Formation of an occlusive
thrombus by exposure of
tissue factor (TF) to circulating blood and subsequent triggering of coagulation by TF-FVIIa complexes on ruptured
atherosclerotic plaques is thought to be a key event in acute MI.
Tissue factor pathway inhibitor (
TFPI) is a potent inhibitor of TF-induced coagulation by neutralizing FXa and inhibiting the TF-FVIIa complex. A case control study was conducted to investigate the role of coagulation activation in MI. Sixty-two patients with verified MI, 40-60 yrs of age, were recruited into the study and examined 1-4 years after the acute coronary event.

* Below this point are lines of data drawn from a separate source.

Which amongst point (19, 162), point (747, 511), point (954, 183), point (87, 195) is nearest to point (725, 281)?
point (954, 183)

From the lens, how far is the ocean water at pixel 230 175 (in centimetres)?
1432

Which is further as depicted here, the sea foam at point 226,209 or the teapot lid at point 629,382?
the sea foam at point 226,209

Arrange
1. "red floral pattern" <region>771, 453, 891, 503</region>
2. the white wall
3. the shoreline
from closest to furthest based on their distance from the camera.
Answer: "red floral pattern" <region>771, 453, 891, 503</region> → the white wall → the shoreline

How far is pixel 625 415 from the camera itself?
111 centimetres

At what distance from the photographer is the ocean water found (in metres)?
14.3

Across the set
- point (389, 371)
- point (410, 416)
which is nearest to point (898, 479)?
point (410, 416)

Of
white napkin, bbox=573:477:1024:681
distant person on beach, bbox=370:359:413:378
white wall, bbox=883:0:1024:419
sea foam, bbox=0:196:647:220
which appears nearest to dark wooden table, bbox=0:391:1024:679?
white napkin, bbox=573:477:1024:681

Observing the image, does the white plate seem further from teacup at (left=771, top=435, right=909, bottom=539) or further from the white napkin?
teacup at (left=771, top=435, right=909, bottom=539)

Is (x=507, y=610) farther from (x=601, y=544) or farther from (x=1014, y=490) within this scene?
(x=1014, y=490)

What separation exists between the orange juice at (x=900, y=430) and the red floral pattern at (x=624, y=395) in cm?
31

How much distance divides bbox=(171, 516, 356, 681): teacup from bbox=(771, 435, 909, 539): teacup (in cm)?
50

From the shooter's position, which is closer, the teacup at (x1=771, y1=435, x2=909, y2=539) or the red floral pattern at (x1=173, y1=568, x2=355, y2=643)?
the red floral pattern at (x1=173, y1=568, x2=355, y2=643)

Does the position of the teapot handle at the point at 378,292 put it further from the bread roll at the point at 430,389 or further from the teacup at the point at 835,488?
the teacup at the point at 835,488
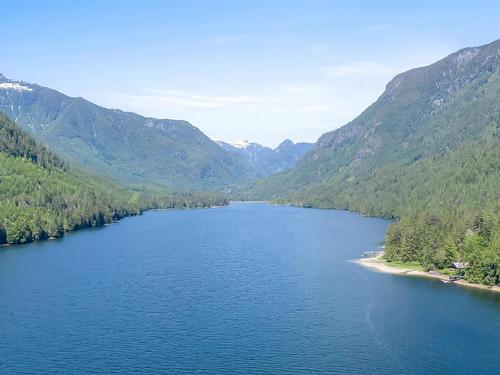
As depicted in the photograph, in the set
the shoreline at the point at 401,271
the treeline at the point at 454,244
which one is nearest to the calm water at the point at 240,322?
the shoreline at the point at 401,271

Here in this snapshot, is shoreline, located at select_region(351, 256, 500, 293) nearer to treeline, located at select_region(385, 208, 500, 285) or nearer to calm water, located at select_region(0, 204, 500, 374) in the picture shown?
treeline, located at select_region(385, 208, 500, 285)

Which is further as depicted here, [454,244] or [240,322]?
[454,244]

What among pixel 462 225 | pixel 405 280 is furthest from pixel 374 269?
pixel 462 225

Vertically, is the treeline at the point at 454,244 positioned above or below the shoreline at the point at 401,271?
above

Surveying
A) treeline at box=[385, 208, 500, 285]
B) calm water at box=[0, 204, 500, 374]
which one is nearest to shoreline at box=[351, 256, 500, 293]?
treeline at box=[385, 208, 500, 285]

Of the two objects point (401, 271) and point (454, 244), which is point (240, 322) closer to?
point (401, 271)

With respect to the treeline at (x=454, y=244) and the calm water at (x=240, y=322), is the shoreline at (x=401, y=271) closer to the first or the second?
the treeline at (x=454, y=244)

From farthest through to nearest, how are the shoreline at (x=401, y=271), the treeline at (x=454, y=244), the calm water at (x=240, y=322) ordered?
the treeline at (x=454, y=244) → the shoreline at (x=401, y=271) → the calm water at (x=240, y=322)

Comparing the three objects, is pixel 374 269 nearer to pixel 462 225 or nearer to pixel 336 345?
pixel 462 225

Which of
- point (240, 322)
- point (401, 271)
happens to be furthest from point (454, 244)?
point (240, 322)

Thrombin-antithrombin complex (TAT) was significantly increased in MI patients (8.2 +/- 12.9 microg/l vs. 3.9 +/- 2.6 microg/l, p=0.01). In contrast, FVIIa was lower in MI patients (41 +/- 13 mU/ml vs. 48 +/- 15 mU/ml, p=0.003) accompanied by an increase in plasma free
TFPI antigen (20.9 +/- 5.0 ng/ml vs. 19.2 +/- 4.9 ng/ml, p=0.03). Significant trends for increase in
triglycerides and total
cholesterol across quartiles of free
TFPI Ag were found in both groups, whereas
HDL cholesterol decreased across quartiles of
TFPI among control subjects. The compensatory increase in plasma free
TFPI with established
lipid and haemostatic risk factors were abrogated in the MI patients. An apparent increase in the basal activation of the coagulation system was observed in young patients with MI. Enhanced coagulation activation was accompanied by a decrease in FVIIa and increase in free
TFPI Ag, probably reflecting a modest triggering of TF-induced coagulation in these patients.